Here’s another “If you don’t try, you can’t fail”: I dress like a small boy, don’t wear makeup, barely brush my hair – basically, I use an unkempt physical appearance as a defensive mechanism. But I also fully believe that nothing would change if I were to “try.”
too many issues, nothing worth while & I’m too much hassle – via a beautiful Facebooker
They have an unreal view of me and that I will eventually just be a disappointment. – via the most wonderful Nan
Basically, all the other categories actually live here – fear of vulnerability.
- I’m weak.
- I can’t act like a regular person.
- I shouldn’t interact in human society.
- I’m selfish and self-absorbed.
- I don’t deserve friendships or relationships.
- I’m unlikable.
- I’m unlovable.
- I’m worthless.
- I’m not real.
Again, I’m not even sure how much of the above is true.

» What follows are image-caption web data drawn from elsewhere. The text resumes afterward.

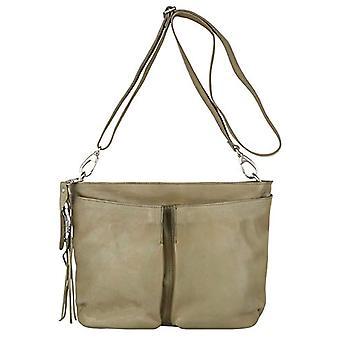 Legend BAISO-A Women's Green shoulder bag (Green (jungle green 0139)) 7x23x30 cm (B x H x T)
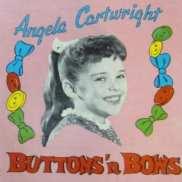 Angela (76)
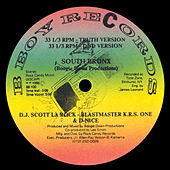 South Bronx / The P Is Free de Boogie Down Productions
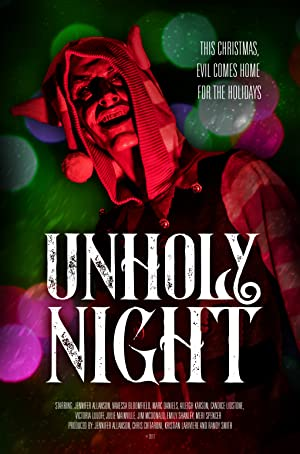 Unholy Night (2018)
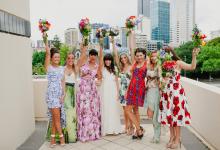 15 idées de tenues printanières pour les demoiselles d'honneur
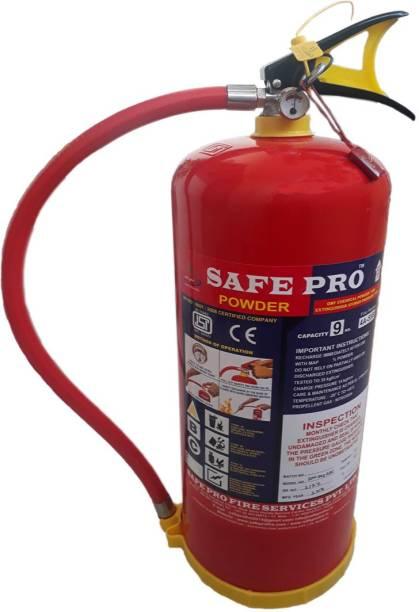 Safepro ABC Powder type 9 K.G. Fire Extinguisher Fire Extinguisher Mount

I know there is more to the story but I can’t fathom thinking those thoughts or feeling the anxiety that comes with those thoughts.
My thoughts often alternate between thinking I would like a companion and thinking that role could be filled equally well by a dog.
Plus, on a terrible level: I can’t see a future. The last half of my life has been roughly the same and I can’t imagine much of the anxious loneliness changing.
When I think “by this time next year I’ll,” or “by this time in six months I’ll”…I go blank. I get nothing. Because if nothing is going to change, what’s the point?
My apologies for the rambling, ultimately inconclusive post. Thoughts and advice appreciated!
Resources that Resonated:
- Vulnerability, the Secret to Intimacy
- Therapy Tales Research Papers section: too much great stuff to narrow down
- The Quiet Borderline – a testament to strength through tough times, standing up for oneself, and mental strength. This blog has been incredible lately.
- How Are You Treated? – How you act and present yourself is how others treat you. Solves all the issues in this post, yes?